To do: Resume the news article on fraternity misconduct at the University of South Carolina, continuing from its final sentence.

COLUMBIA, S.C. — Fraternities on the University of South Carolina’s flagship campus are setting records for misconduct this fall despite earlier warnings about bad behavior.
The student societies on the Columbia campus racked up 22 misconduct violations this fall, the most in any semester since the school began keeping track of violations online five years ago, The State newspaper of Columbia reported. The previous mark was 14 incidents in 2011.
Almost all of the violations relate to drinking or hazing. Seven fraternities have been charged in all, three of them with hazing.
The university said more students are reporting bad behavior, so infractions are on necessarily on the rise.
After years of problems, South Carolina officials were expecting better from fraternities this semester. Campus officials this year discussed fundamentally changing how fraternities meet, recruit and induct potential new members, activities that recently have landed the groups in trouble for alcohol and hazing.
University President Harris Pastides told fraternities to clean up their acts and said “more significant action” could follow bad behavior. But the school’s president did not indicate during an interview that changes are imminent.
“Even though we have zero tolerance, I think it’s unrealistic to think that zero events, you know, zero arrests, zero (medical) transports is a realistic goal,” Pastides said. “But I think we want to see that we’re heading in the right direction.”

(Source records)
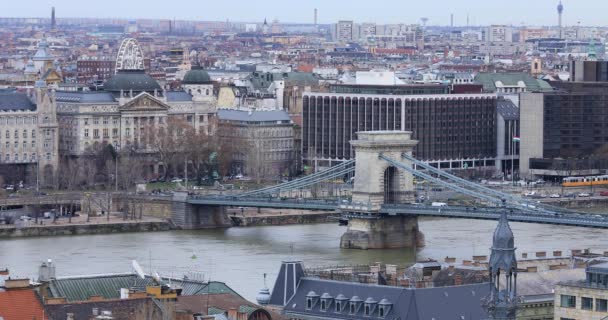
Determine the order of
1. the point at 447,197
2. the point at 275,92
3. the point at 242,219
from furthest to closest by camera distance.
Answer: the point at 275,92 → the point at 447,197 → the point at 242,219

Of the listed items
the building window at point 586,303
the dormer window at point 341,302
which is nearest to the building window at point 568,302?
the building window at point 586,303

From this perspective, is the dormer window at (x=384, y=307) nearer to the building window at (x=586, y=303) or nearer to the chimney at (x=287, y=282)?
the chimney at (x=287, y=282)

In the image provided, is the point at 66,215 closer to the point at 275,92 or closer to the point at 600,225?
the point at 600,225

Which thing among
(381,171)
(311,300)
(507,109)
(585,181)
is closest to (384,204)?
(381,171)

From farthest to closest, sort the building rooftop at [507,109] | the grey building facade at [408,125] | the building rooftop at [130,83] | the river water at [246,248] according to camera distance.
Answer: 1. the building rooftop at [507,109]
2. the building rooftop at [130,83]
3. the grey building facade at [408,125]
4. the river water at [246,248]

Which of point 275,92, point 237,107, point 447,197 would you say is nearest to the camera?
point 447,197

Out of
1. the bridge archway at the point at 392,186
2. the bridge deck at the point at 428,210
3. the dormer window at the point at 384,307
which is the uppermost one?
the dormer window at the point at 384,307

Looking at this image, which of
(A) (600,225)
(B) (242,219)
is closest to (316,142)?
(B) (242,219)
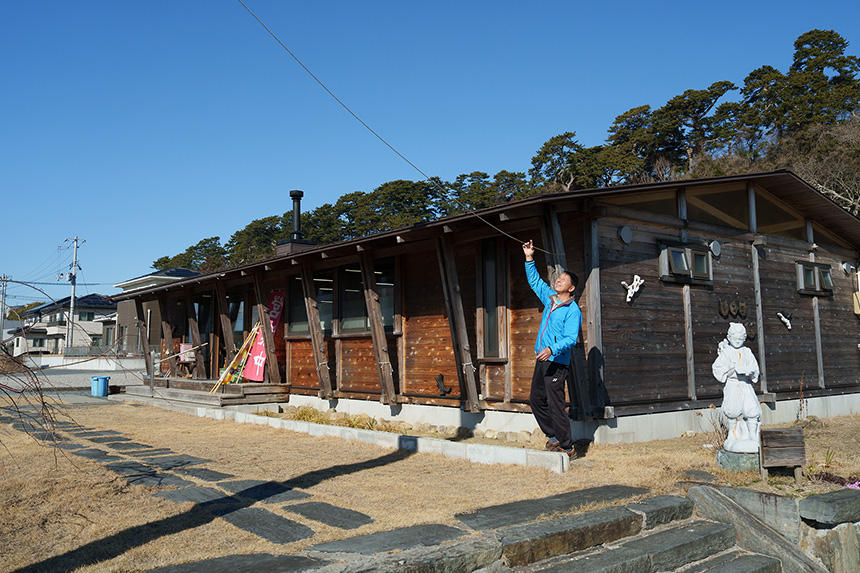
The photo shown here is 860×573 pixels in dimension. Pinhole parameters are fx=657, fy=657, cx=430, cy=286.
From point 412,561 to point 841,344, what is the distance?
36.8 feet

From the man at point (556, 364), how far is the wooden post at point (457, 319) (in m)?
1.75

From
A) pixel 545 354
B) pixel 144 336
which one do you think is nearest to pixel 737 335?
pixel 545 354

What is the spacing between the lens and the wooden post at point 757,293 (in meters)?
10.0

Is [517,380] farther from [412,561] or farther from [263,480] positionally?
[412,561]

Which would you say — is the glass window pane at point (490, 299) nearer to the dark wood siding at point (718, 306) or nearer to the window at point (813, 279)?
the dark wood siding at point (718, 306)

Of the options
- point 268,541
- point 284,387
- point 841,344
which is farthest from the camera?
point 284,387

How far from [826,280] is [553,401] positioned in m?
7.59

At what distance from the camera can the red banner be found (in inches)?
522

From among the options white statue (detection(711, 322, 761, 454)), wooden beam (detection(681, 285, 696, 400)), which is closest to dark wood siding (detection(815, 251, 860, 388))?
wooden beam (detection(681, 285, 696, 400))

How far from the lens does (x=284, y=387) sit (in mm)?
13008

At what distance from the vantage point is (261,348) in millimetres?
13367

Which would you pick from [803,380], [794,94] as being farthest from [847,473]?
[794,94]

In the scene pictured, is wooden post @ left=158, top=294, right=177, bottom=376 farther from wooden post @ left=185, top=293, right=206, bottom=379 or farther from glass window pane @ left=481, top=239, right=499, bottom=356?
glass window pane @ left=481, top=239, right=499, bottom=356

Task output:
The increase in charges comes as university officials grapple with the role of campus fraternities and sororities in higher education and how they can curb negative and abusive behavior.
The infractions were committed by just a few of the school’s roughly 2,000 fraternity members, USC Fraternity Council president Joe Stuhrenberg said.
“It’s a small number of members in a select few groups that are, quite honestly, ruining it for everyone,” he said.
Other students are also getting into trouble. Compared with last year, twice as many USC students campus wide have been hospitalized this fall for drinking too much.
The school attributes that increase, in part, to changes in policy to emphasize student health and the easy availability of alcohol, including in the nearby Five Points entertainment district.
“Too often, bars turn a blind eye to high-risk behaviors and have helped create an environment where drinking beyond one’s limit is celebrated rather than discouraged,” university spokesman Wes Hickman said.